Forces on the bolt lugs would be the same with the same max chamber pressure. The velocity of the bullet will be a little more. This can be proved if you have a "good" known load with a low ES. Hold it real loose and shoot a few, then hold it super tight or have a big guy shoot it holding tight. You may see 25 fps or more difference.

I have a question...I'm thinking a lead sled and how they are know to break stocks on heavy recoiling rifles. If you held a rifle against a concrete wall and fired it, it would SEEM that more forces are being applied to the entire rifle (in order to break the stock) so more should also be being applied to the bolt lugs?
 
I have a question...I'm thinking a lead sled and how they are know to break stocks on heavy recoiling rifles. If you held a rifle against a concrete wall and fired it, it would SEEM that more forces are being applied to the entire rifle (in order to break the stock) so more should also be being applied to the bolt lugs?
Someone needs to take a crappy old rifle and load up the lightest and heaviest bullets to the same pressure and shoot with the stock against a concrete wall! I love the idea Adam32
 
YEAH! A fun debate :)
So, would that mean recoil is the same at the initial firing of a 110gr bullet at 65k psi and a 230gr bullet at 65k psi, with the DURATION being what causes the increase in felt recoil? Or,
Would it be correct to say the force on the lugs is also the same without regard to the duration ???
Yes I would think that is correct as long as we clarify that the inside case diameter is the same as is everything else about the rifle. When we start getting more dynamic or shift out into recoil mass of objects certainly comes into play. Also, that heavier bullet traveling slower could cause a faster rise in pressure. But at that instant isolating everything...
 
It seems that loss of 25fps would have a decreased force on the bolt lugs.
In these examples the rifle is moving rearward instead of the bullet forward but the same force. Since the bullet is so much lighter, the (and I'm just throwing out examples not calculated numbers) rifle moving rearward at 1ft/sec takes energy that could have added 25ft/sec to the bullet
 
I have a question...I'm thinking a lead sled and how they are know to break stocks on heavy recoiling rifles.
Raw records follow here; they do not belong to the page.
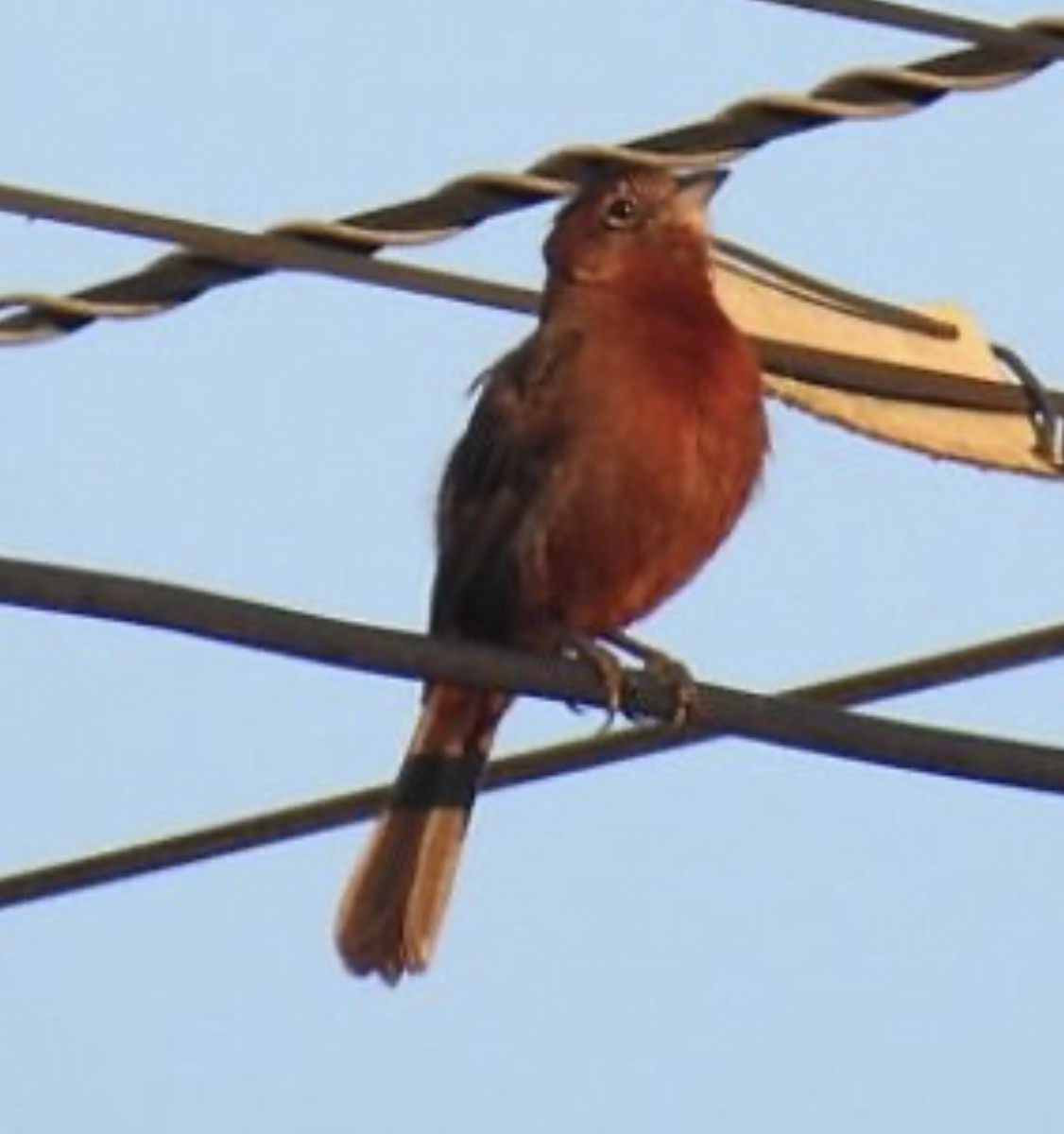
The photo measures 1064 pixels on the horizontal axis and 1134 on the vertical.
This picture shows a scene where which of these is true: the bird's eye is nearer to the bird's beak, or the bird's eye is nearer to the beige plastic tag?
the bird's beak

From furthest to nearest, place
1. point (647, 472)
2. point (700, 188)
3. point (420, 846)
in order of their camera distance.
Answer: point (700, 188), point (420, 846), point (647, 472)

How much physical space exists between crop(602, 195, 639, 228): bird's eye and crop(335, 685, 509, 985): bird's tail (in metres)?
0.97

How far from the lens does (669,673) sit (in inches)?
271

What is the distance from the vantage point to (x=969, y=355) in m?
7.32

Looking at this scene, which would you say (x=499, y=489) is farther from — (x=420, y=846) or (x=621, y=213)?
(x=621, y=213)

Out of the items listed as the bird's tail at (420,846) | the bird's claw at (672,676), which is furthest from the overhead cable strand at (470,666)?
the bird's tail at (420,846)

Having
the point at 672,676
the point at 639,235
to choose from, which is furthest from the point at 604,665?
the point at 639,235

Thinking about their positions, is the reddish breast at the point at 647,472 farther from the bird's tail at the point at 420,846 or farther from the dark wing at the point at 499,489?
the bird's tail at the point at 420,846

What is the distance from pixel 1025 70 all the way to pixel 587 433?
1.41m

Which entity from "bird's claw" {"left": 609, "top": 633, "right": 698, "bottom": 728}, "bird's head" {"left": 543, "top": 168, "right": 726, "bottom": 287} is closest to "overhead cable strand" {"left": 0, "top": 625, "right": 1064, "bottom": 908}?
"bird's claw" {"left": 609, "top": 633, "right": 698, "bottom": 728}

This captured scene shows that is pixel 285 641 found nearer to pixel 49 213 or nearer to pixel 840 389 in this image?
pixel 49 213

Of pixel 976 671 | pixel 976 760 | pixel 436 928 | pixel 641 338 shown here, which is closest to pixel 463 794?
pixel 436 928

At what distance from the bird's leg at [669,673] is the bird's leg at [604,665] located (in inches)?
2.0

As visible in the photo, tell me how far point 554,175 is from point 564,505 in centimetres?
125
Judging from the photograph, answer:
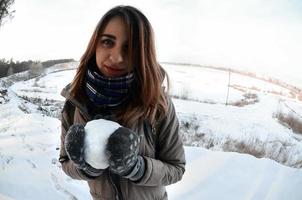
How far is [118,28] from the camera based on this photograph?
907mm

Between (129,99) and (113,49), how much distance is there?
0.16 metres

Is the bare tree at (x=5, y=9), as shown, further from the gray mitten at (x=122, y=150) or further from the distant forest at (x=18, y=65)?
the gray mitten at (x=122, y=150)

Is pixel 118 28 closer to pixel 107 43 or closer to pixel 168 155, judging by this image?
pixel 107 43

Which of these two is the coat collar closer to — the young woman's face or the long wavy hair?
the long wavy hair

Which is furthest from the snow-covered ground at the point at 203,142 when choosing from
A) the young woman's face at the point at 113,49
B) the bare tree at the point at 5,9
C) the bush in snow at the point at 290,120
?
the bare tree at the point at 5,9

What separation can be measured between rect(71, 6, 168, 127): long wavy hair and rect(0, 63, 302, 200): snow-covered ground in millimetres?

If you held a rifle against a concrete wall and fired it, it would SEEM that more forces are being applied to the entire rifle (in order to break the stock) so more should also be being applied to the bolt lugs?
Breaking stocks with the sled is more to do with exceeding the limits of stock strength. Holding the rifle it can "give" a little with recoil in the sled or against a wall not so much.

Here's a test for Adam to try. 🙂 Hit your hand with a hammer just holding it in the air. Now put your hand on a bench or the ground and hit it. Notice the difference in how the same force feels.... 🤣

Sorry, couldn't resist. Just joking with you adam
 
In these examples the rifle is moving rearward instead of the bullet forward but the same force. Since the bullet is so much lighter, the (and I'm just throwing out examples not calculated numbers) rifle moving rearward at 1ft/sec takes energy that could have added 25ft/sec to the bullet
Instead of Force, maybe I should have started with the term Energy. We all know e=mc^2 (capt obvious here). So how does the mass and the acceleration of the bullet not effect the lugs differently??
 
Breaking stocks with the sled is more to do with exceeding the limits of stock strength. Holding the rifle it can "give" a little with recoil in the sled or against a wall not so much.
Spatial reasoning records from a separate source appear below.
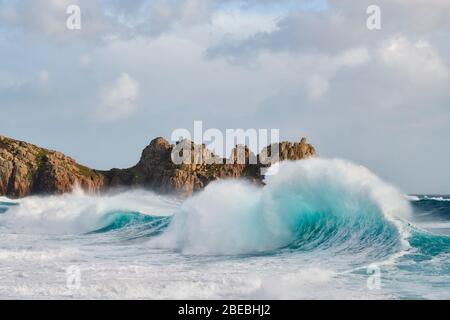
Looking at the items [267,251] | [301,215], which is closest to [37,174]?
[301,215]

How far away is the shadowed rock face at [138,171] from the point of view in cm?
8025

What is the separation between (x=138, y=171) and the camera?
85062 millimetres

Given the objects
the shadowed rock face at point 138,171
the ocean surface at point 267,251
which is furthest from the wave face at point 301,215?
the shadowed rock face at point 138,171

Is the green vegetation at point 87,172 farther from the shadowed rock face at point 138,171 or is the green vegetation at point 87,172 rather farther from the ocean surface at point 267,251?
the ocean surface at point 267,251

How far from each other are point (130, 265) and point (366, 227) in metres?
7.76

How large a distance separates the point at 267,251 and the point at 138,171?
68.3 metres

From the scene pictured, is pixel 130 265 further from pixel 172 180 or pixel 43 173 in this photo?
pixel 43 173

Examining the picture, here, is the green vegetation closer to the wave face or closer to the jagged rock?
the jagged rock

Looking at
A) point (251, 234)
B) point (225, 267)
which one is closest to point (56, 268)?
point (225, 267)

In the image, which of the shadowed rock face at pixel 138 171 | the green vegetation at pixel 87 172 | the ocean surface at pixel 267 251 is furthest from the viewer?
the green vegetation at pixel 87 172

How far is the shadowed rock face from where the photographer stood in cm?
8025

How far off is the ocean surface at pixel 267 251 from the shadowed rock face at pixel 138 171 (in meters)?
51.4

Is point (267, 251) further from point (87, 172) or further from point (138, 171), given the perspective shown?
point (87, 172)
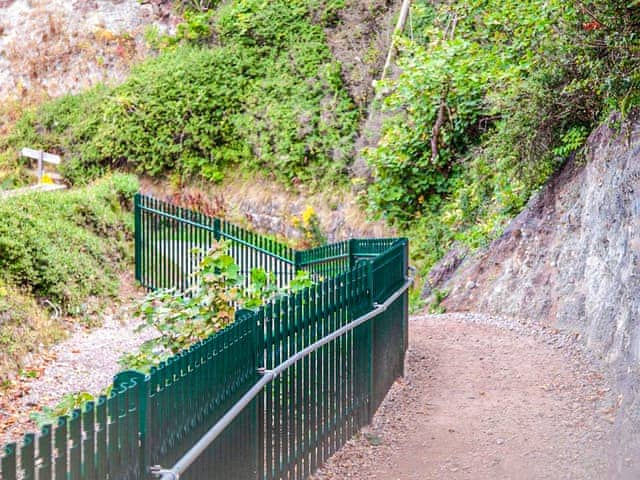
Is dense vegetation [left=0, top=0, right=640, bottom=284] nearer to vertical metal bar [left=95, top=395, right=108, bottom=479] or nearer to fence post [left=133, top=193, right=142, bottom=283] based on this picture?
fence post [left=133, top=193, right=142, bottom=283]

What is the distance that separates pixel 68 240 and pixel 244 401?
9.04 meters

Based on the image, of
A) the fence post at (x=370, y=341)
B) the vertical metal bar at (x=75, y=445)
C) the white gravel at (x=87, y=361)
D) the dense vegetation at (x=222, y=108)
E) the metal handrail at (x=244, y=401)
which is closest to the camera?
the vertical metal bar at (x=75, y=445)

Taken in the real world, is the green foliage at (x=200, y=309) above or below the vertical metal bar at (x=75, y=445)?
below

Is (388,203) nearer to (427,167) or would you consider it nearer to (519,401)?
(427,167)

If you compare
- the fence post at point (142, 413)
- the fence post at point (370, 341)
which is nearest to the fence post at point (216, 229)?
the fence post at point (370, 341)

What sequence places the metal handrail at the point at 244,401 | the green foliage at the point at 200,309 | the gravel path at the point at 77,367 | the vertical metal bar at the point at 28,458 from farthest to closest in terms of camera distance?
1. the gravel path at the point at 77,367
2. the green foliage at the point at 200,309
3. the metal handrail at the point at 244,401
4. the vertical metal bar at the point at 28,458

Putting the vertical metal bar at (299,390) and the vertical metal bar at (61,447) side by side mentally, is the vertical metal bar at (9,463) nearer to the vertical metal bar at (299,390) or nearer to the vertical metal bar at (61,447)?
the vertical metal bar at (61,447)

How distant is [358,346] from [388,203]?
11.3 m

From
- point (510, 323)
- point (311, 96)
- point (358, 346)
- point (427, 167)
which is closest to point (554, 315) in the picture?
point (510, 323)

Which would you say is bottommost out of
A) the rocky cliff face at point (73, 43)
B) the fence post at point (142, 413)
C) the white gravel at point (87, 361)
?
the white gravel at point (87, 361)

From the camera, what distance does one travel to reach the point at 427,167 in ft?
59.6

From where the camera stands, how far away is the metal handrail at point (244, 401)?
3.86 meters

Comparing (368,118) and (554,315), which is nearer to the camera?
(554,315)

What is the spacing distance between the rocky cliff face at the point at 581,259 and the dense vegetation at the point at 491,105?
0.48 meters
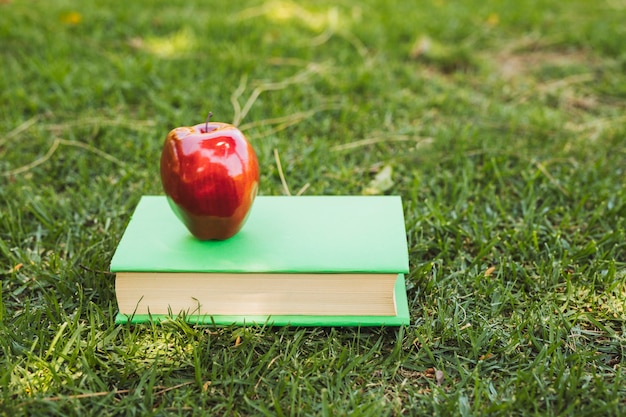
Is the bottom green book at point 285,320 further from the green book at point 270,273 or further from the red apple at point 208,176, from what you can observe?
the red apple at point 208,176

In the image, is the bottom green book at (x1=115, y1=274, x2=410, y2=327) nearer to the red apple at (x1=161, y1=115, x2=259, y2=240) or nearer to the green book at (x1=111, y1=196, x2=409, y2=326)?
the green book at (x1=111, y1=196, x2=409, y2=326)

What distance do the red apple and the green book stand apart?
0.09 m

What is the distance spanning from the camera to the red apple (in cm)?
146

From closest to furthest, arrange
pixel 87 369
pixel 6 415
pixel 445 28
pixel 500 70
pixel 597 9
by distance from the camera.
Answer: pixel 6 415 < pixel 87 369 < pixel 500 70 < pixel 445 28 < pixel 597 9

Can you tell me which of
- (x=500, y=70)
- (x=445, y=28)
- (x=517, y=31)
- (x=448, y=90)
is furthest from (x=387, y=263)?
(x=517, y=31)

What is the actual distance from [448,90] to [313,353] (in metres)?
1.79

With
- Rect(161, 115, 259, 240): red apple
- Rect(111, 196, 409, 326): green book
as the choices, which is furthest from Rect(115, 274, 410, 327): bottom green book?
Rect(161, 115, 259, 240): red apple

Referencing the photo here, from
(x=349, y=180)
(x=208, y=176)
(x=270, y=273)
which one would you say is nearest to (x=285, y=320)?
(x=270, y=273)

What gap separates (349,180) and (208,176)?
930mm

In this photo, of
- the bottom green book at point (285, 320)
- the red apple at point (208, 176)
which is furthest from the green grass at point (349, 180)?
the red apple at point (208, 176)

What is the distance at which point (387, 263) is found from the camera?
4.94 feet

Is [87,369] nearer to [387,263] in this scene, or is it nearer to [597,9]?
[387,263]

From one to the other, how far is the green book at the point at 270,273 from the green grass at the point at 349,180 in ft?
0.17

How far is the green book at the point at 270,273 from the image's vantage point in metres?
1.51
Here's a test for Adam to try. 🙂 Hit your hand with a hammer just holding it in the air. Now put your hand on a bench or the ground and hit it. Notice the difference in how the same force feels.... 🤣

Sorry, couldn't resist. Just joking with you adam
The "Adam's Hand Test" clearly shows the energy translated to the lugs is different :)
 
Instead of Force, maybe I should have started with the term Energy. We all know e=mc^2 (capt obvious here). So how does the mass and the acceleration of the bullet not effect the lugs differently??
I think that once the case seals. The load transfers to the recoil lug. Unless over pressured
 
Elaborate a bit more...so if recoil is a felt representation of chamber pressure then recoil should be the same across the board with equal chamber pressure? The bullet and case will have zero effect on recoil?
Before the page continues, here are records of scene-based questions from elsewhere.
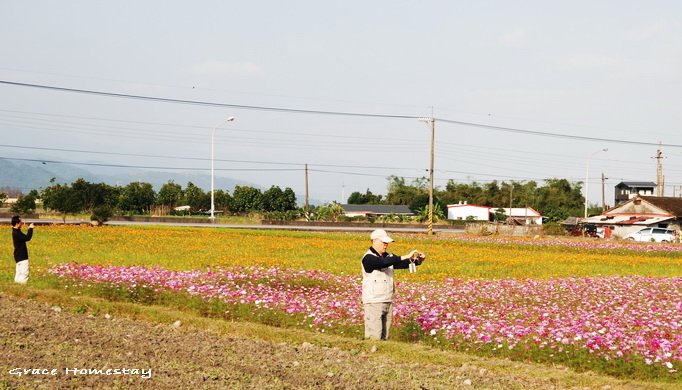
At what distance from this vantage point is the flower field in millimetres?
12438

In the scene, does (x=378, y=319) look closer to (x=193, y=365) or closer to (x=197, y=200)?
(x=193, y=365)

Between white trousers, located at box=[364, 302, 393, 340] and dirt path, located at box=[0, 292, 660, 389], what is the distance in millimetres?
495

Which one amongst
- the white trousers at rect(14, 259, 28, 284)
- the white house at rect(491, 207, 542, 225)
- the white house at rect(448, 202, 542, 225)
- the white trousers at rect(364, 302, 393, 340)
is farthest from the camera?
the white house at rect(491, 207, 542, 225)

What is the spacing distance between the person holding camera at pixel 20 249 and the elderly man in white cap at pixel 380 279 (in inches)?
436

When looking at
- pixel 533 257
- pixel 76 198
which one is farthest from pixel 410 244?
pixel 76 198

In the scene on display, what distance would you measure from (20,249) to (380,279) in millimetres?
11920

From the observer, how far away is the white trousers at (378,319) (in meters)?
12.4

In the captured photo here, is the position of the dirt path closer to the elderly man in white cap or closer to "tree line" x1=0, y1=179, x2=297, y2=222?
the elderly man in white cap

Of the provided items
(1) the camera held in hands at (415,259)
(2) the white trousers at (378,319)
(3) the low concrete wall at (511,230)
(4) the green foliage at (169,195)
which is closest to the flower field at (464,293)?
(2) the white trousers at (378,319)

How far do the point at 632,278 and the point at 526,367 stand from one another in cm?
1235

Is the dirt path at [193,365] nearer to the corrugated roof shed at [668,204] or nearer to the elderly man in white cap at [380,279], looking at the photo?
the elderly man in white cap at [380,279]

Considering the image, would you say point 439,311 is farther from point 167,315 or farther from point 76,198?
point 76,198

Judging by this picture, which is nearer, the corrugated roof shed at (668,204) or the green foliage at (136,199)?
the corrugated roof shed at (668,204)

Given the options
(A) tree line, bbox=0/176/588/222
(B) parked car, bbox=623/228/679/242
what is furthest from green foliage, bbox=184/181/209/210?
(B) parked car, bbox=623/228/679/242
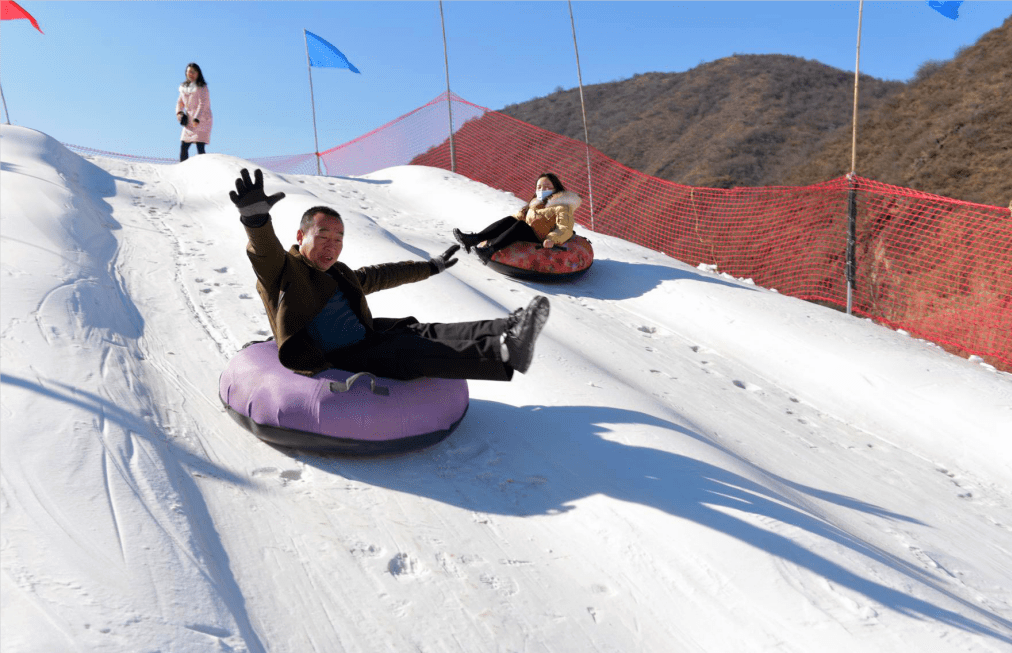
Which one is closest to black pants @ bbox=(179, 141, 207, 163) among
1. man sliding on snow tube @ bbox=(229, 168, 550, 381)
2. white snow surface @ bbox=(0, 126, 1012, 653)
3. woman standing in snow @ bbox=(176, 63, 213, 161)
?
woman standing in snow @ bbox=(176, 63, 213, 161)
I didn't say recoils was a representation of chamber pressure but the WORK that pressure is doing when combined with a bullet, the same pressure can do varying levels of work depending on the bullet we put in front of it.
 
Let's think of this in reverse, IF recoil was an indication of bolt thrust and therefore chamber pressure it would mean we could take a recoil calculation and it would convert to a chamber pressure. So in practical terms we could take a 300 RUM and load a 150 gr bullet to the same recoil calculation as a 300 gr bullet and also be at the same pressure, well we both know from experience that we would pressure out our action trying to make that happen.
 
Let's think of this in reverse, IF recoil was an indication of bolt thrust and therefore chamber pressure it would mean we could take a recoil calculation and it would convert to a chamber pressure. So in practical terms we could take a 300 RUM and load a 150 gr bullet to the same recoil calculation as a 300 gr bullet and also be at the same pressure, well we both know from experience that we would pressure out our action trying to make that happen.
So BG,
Lets say we load the 150g and 300g to the same pressure. Everything else remains the same. Would the recoil be equal?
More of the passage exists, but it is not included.